There is no universe in which I am going to want to watch a crowded mise en scene of made up characters in space suits running around and engaging in really frantic  behavior more than the looking at fashion photography in London of 1966 in lush painterly, painterly color. Nor want to look at Carrie Fisher more than Veruschka, Vanessa Redgrave and Jane Birkin. You can imagine all of the social problems I encountered on a daily basis if I dared to express such preferences to any soul. My podcast really exists to understand these and other important facts in arts and letters. It also exists to try and explain to the best of my ability what goes into making either a Star Wars and a Blow-Up as well as many  objects that are far removed from either in sensibility or their reception.

Verushka in the film Blow Up

There is a personal and social dimension to of that Tampa Theatre screening.

A very hip young reporter named Greg Tozian met me and my dad there and I looked up to this guy. After all he had sold me some of my first books I ever bought - at Waldenbooks (or was it Daltons?) - something by Jerzy Kosinski called Being There, at the mall.  His bookstore days were long before he  become the local movie critic (and long before he went on to many other careers, most involving writing of one kind or another). And it was Greg Tozian who urged us to see Blow Up in the first place. Maybe through him, and his girlfriend, at the time Elaine, I saw that the world of the arts could open me up to different kinds of people, people who thought about the world in a different way, with more curiosity. Of course these people were adults and I was still a young teen boy, yet I seemed to relate to them far better than the humans of my own age.
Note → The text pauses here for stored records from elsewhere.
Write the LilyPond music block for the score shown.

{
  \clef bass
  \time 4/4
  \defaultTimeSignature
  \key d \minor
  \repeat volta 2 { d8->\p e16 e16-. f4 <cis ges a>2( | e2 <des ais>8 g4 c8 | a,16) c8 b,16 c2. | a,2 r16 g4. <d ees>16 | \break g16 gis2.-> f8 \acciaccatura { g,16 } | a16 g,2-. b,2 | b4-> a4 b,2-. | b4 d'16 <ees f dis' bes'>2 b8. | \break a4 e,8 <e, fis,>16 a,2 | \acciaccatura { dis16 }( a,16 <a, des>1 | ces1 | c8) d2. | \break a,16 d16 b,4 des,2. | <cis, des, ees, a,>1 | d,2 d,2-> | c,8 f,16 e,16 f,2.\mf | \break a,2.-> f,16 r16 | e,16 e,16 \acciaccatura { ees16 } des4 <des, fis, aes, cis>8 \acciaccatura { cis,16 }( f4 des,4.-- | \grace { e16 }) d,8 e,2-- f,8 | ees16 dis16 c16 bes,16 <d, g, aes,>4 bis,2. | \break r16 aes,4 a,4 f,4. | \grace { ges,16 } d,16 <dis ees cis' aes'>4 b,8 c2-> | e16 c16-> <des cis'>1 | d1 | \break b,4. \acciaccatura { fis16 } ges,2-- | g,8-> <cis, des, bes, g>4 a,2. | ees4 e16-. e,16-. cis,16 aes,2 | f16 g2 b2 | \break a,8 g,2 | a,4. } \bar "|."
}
It is genuinely hard to believe that I have a platform with this podcast where I can deal with the world of the arts most directly. Perhaps everything discussed in this post and others close to it were accusative leading to this current project. I don’t mean this in the one of literal inevitability since I am no kind of determinist. I mean that my concerns have always been the same concerns and it is only now that I feel best equipped to share what I have learned.